Sang Penerbang Langit yang Terhormat berkedip lagi, terhenti oleh kemampuan meramal Jiang Chen.
“Baiklah, pengamatanmu sudah selesai. Apakah faksi tertentu itu dapat dipercaya?” Itulah yang paling dia pedulikan.
“Selamat, faksi tersebut telah berkinerja sesuai harapan saya.” Pemuda itu menatap Skysoarer dengan serius. “Sejujurnya, Yang Mulia Skysoarer, saya berencana untuk membangun kembali Sekte Langit Merah Kuno berdasarkan faksi itu. Bagaimana menurut Anda?”
“Saya tidak keberatan. Namun, siapa yang akan menjadi kepala sekte?” Skysoarer langsung bertanya pada intinya.
Jiang Chen menghela napas. “Aku bisa mengambil peran itu untuk sementara, atau mungkin kau bisa melakukannya?”
Sang Penguasa Langit yang Terhormat menggelengkan kepalanya dengan agresif dan melambaikan tangannya tanda penolakan. “Tidak, aku tidak bisa. Aku orang tua yang telah terperangkap selama dua ratus ribu tahun. Otakku tidak seperti dulu lagi. Aku akan menjadi kepala sekte yang buruk. Kau saja yang melakukannya.”
“Aku bisa. Namun, Sekte Langit Merah Kuno harus membina seorang penerus. Kau tidak akan keberatan dengan itu, kan?”
Skysoarer menghela napas. “Kaulah yang pertama kali mendapatkan warisan itu, Jiang Chen. Apakah kau kehilangan minat pada sekte ini karena kau telah menjadi penguasa Istana Veluriyam?”
Ekspresi Jiang Chen berubah serius. “Suatu hari nanti aku juga akan mewariskan jabatan itu kepada orang lain. Aku hanyalah salah satu kandidat untuk warisan wilayah manusia. Aku tidak akan selamanya berada di posisi yang sama. Aku menjadi pemimpin Ibu Kota Veluriyam semata-mata karena peran utamanya di zaman kuno memberinya pengaruh yang lebih besar. Kau pasti juga menyadarinya, Yang Mulia Skysoarer.”

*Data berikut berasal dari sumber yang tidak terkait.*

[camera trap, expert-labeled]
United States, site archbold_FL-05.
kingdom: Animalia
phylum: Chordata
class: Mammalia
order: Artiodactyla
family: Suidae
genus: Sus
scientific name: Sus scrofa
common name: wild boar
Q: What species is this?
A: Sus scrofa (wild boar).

Pemuda itu mengatakan yang sebenarnya. Skysoarer tidak akan menyangkalnya.
“Baiklah, kau benar. Tapi aku punya satu permintaan: Selama kau tetap menjadi kepala Istana Veluriyam, kau juga harus tetap menjadi kepala sekte dari Sekte Langit Merah Kuno. Setelah kau mengundurkan diri sebagai kepala istana, kau bebas untuk mewariskan gelar kepala sekte itu juga.”
Jiang Chen menyeringai. “Sepakat.”
Sang Penguasa Langit yang Terhormat merasa lega mendengar persetujuan Jiang Chen. “Baiklah, mari kita periksa faksi yang kau sebutkan tadi, ya?”